Retiring planners’ last resorts diminishing
The recurring revenue of many financial planning businesses has been significantly reduced as a result of recent share market losses, leaving many practice owners with a rapidly shrinking saleable asset.
Those nearing retirement may now be forced to delay their plans while they try to recover losses in funds under management (FUM).
At the same time there is a growing trend away from buyer of last resort (BOLR) agreements, with many dealer groups questioning the logic of the practice, according to Business Health partner Rod Bertino.
“Having BOLR facilities in place has lulled a few principals into a false sense of security, but many BOLR agreements are now being revoked, changed, and reviewed,” he said.
Bertino said there are a number of factors behind this trend, including compliance issues, with dealers paying higher multiples for ‘house business’, contradicting the provisions of both the Australian Securities and Investments Commission and the Financial Planning Association. Bertino said there is also a “business reality” element to the trend.
“BOLR agreements state that a particular financial planning business is worth ‘X’ amount. But when the marketplace says it’s not, then why would [a dealer] pay well above what the market would? Dealers would be asking themselves, does this make business sense?”
In Bertino’s opinion, BOLR agreements will not be viable in the future.
RetireInvest is one group that has ceased to offer BOLR agreements. Peter Ornsby is national manager franchise distribution at RetireInvest.
“We see the fundamental change of moving away from a BOLR, where there’s a straight obligation based on recurring income, which I think fundamentally isn’t the way businesses should be evaluated,” Ornsby said.
“My understanding is that quite a few groups have moved away from [BOLR arrangements].”
Ornsby believes financial planning practices should be evaluated on profitability, with succession planning being the preferred retirement model.

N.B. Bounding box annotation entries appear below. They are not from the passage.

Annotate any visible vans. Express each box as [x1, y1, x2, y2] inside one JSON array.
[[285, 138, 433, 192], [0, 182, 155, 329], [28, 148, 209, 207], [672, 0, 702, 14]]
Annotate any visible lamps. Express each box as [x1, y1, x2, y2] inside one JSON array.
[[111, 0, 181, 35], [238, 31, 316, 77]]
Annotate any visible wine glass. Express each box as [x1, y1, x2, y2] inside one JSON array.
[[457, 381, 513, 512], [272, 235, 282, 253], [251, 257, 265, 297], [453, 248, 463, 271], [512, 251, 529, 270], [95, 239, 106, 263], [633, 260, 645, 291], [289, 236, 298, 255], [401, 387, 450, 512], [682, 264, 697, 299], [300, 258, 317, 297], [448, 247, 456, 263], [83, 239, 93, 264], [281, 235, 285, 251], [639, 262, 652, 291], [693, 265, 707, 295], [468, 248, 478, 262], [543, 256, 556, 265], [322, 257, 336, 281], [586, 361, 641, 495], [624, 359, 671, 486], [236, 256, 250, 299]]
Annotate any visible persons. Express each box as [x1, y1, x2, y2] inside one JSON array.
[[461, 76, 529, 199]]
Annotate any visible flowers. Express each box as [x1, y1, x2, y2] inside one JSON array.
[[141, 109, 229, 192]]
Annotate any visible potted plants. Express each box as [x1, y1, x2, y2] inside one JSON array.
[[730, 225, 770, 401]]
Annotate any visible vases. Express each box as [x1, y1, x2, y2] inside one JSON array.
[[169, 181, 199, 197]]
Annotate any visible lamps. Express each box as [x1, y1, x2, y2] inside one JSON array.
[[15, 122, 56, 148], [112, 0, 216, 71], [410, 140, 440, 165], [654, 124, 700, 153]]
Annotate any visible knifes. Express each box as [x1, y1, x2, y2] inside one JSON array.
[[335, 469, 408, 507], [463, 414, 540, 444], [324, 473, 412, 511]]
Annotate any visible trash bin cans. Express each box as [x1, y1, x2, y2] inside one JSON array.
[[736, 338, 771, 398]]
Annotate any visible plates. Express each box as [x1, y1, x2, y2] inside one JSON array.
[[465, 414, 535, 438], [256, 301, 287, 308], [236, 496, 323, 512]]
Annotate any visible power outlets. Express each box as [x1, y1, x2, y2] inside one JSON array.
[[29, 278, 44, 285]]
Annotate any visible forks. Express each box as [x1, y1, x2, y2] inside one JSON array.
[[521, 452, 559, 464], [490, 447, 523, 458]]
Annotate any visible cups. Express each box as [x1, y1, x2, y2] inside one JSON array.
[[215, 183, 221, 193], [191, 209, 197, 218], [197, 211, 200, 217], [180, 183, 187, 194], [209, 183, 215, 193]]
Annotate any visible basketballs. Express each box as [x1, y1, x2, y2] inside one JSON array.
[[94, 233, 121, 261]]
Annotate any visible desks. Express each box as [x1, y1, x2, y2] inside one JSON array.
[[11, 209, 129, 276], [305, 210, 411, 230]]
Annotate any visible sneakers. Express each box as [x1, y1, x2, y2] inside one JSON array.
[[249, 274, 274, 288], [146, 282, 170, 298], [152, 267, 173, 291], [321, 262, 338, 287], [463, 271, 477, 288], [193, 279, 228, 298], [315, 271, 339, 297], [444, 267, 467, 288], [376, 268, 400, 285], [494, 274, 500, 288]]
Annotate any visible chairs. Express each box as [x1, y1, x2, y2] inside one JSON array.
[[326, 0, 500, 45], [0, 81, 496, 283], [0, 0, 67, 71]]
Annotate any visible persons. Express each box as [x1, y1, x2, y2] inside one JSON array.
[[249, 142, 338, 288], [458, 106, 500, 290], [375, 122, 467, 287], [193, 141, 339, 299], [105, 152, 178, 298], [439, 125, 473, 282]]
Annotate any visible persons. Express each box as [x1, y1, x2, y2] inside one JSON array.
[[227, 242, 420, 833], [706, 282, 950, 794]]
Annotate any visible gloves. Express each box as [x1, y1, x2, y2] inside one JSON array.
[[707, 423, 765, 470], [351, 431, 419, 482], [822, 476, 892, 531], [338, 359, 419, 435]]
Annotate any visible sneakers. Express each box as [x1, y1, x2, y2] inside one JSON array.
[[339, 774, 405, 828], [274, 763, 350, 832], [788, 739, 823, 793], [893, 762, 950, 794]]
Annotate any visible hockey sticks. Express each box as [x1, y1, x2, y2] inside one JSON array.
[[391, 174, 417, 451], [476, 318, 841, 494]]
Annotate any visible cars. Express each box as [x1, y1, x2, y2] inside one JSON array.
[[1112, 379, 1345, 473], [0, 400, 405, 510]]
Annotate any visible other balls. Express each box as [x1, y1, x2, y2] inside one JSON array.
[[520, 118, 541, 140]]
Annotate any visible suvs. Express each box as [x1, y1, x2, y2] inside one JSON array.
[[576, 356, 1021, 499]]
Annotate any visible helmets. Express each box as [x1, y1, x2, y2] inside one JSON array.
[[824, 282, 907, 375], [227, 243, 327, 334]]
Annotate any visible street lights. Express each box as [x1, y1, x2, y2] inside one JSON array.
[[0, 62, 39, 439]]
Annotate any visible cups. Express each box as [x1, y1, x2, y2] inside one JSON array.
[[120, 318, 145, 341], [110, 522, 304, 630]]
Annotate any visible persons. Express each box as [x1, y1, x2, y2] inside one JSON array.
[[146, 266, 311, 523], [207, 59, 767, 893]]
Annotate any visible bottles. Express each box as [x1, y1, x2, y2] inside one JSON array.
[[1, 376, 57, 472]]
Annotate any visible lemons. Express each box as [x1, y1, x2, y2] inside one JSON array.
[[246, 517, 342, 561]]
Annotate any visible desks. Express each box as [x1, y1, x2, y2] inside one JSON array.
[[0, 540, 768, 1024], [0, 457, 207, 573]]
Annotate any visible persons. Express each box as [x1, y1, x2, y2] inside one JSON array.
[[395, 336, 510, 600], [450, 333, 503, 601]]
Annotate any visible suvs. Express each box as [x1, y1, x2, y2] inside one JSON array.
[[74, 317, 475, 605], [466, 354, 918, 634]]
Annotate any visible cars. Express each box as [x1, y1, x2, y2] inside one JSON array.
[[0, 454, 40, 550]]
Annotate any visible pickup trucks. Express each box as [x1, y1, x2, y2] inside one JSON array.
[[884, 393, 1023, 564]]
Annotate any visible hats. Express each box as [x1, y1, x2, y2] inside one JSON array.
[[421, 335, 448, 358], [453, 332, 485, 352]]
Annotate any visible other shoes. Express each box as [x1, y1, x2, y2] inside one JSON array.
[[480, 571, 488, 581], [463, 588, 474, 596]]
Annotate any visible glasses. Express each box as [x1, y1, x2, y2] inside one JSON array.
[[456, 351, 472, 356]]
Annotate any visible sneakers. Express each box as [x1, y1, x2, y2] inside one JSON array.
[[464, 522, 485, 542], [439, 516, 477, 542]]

“Recurring income still has merit, but we have to start considering the profitability of the businesses in the valuation, because in the future that is going to take a bigger hold in determining what the value of a business really is.”
Ornsby said planners must begin succession plans at least five years before retirement.
“If you get to a stage where you’re a year out and you haven’t got your business to a point where it’s really saleable, you’re going to have problems getting people in the time frames that you want,” he said.
The latest market movements and changing industry trends may leave many retiring financial planners with diminishing options in the years to come.
According to research conducted by Business Health, the average financial planning principal is in their mid to late-50s, with 61 per cent of principals failing to have a formally documented succession plan in place.